Cuernos del Diablo, north face; Gigante Grande, Via Loco. On May 26 Brent Loken, Bruce Hendricks, Brent’s father, and I drove in Brent’s jeep from La Paz to the Quimsa Cruz. We stopped for the night in the tawdry mining town of Viloco, where we were able to convince a few locals to put us up in the Evangelical Church and to porter to our base camp. Bruce and Brent had decided to put our base camp at Taruca Umana Pass. This site makes good granite accessible but is a half an hour from water. In the vicinity of the pass we climbed a number of one- to three-pitch routes. We found that it was comfortable to climb in the sun on north-facing rock, but that south- facing rock was darned cold. Many of the cracks were filled with dirt and moss, but the granite itself was perfect. The best-looking reasonably accessible peak for longer routes was Cuernos del Diablo, and twice we climbed there. Our first climb on Cuernos led on new ground for about five pitches on the left side of the north face, with climbing up to about 5.10a. The approach had proven to be more complicated than it appeared, though, and with daylight dwindling we retreated. Two days later we came back to Cuernos and started up a route to the right of our first attempt. After Bruce started with a Tuolumne-like left-facing corner, we veered left onto unclimbed ground, with face climbing and then cracks that were sometimes dirty and up to 5.10. Then we connected, we believe, with a 1987 German route known locally as La Clasica for the last couple of beautiful hand- and fist-crack pitches to the top (IV 5.10-). It seems that no one had climbed the highest of the 30-foot tall splinters that make up the horns of Cuernos.

Brent then drove out, while Bruce and I took the bus from Viloco south to Laguna Laram Khota, a lake with a roadside view of the southwest face of Gigante Grande (18,858'). Two obviousice gullies split the lower cliffs of this 2,100-foot face. The right-hand one had been done in 1993, while the shorter but much steeper left-hand one was unclimbed. We hiked in with two porters, finding that Yossi Brain’s guidebook is wrong in recommending that you hike around the east side of the lake. We camped on dirt below the glacier beneath the face. As we scouted the face the upper snow slopes avalanched down the route in the afternoon sun. We decided to spend the next day just watching the face to see if this was common, and scouting the descent. That day was colder and the face did not avalanche, but we agreed to either be out of the couloir by 3 p.m. or else hide to the side until after sunset.

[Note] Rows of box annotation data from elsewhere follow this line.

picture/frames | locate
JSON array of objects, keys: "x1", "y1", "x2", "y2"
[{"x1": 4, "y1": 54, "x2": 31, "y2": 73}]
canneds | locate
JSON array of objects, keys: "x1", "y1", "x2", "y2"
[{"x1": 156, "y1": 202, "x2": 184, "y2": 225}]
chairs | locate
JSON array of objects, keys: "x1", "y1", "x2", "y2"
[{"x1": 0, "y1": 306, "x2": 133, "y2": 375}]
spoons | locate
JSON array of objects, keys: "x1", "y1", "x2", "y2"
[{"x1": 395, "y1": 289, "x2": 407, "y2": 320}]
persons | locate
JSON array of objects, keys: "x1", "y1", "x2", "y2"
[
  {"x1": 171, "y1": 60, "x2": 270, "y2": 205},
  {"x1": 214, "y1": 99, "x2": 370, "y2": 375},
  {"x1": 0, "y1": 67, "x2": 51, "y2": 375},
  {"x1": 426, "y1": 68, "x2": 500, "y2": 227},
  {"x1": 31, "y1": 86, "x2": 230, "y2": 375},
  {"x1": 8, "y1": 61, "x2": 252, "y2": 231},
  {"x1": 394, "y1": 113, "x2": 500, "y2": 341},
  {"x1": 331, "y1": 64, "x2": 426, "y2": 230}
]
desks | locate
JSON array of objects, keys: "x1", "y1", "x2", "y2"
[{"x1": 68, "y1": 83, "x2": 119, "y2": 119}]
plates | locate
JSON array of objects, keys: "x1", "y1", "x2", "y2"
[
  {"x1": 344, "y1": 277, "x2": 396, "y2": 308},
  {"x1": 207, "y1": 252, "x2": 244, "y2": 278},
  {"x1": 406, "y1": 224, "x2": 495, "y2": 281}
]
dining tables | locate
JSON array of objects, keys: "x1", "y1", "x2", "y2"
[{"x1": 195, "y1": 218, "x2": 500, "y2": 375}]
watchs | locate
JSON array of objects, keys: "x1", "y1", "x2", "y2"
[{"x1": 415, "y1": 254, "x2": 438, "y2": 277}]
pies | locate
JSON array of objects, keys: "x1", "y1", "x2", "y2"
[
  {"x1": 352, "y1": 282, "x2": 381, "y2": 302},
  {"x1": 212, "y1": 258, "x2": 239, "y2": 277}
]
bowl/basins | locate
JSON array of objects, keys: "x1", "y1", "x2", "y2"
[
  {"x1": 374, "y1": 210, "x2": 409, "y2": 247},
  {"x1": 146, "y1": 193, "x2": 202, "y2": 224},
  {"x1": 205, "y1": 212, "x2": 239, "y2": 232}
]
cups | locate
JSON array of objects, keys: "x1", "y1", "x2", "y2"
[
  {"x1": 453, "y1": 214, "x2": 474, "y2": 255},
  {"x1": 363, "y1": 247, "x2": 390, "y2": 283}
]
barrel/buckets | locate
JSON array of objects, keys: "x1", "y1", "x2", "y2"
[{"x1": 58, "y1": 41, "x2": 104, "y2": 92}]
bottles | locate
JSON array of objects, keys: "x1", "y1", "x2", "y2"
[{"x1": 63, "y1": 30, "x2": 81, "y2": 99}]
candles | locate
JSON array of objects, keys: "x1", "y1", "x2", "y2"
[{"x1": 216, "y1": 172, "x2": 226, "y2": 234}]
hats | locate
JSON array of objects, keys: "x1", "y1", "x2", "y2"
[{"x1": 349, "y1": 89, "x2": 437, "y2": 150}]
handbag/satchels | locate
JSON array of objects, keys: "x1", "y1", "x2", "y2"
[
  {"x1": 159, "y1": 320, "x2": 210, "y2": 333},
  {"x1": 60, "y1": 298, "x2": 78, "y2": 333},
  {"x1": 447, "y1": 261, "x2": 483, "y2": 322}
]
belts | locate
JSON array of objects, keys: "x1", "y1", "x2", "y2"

We started an hour after dawn on June 4. The first pitch was on thin, moderately steep ice with solid metamorphic rock but poor protection. As the chute twisted and steepened, better cracks appeared, but Bruce still had to work carefully on the crux fourth pitch. He started out on slightly overhanging rock that led immediately to a head- wall of vertical mixed ground. After another pitch or two it was near 3 p.m., and we hid off to the side under an overhang. Nothing came down, and at dusk Bruce headed off for what proved to be the last surprisingly difficult pitch, a tenuous one with near-vertical “snow-ice.” From there we climbed and belayed into the night on moderately demanding ground by moonlight, encountering some of the worst rock anywhere and feeling the effects of dehydration from not bringing a stove. We reached the summit ridge around midnight. The continuation to the top would have been moderate, but over complex ground with loose rock, so we elected to descend. Contrary to Brain’s guidebook, the “northwest ridge” we descended is a complicated face that requires weaving around cliffs and lots of loose rock. Our descent included about five rappels, and we made it back to our camp at dawn. We named the route Via Loco, and Bruce thought it might be the most technical alpine route in Bolivia.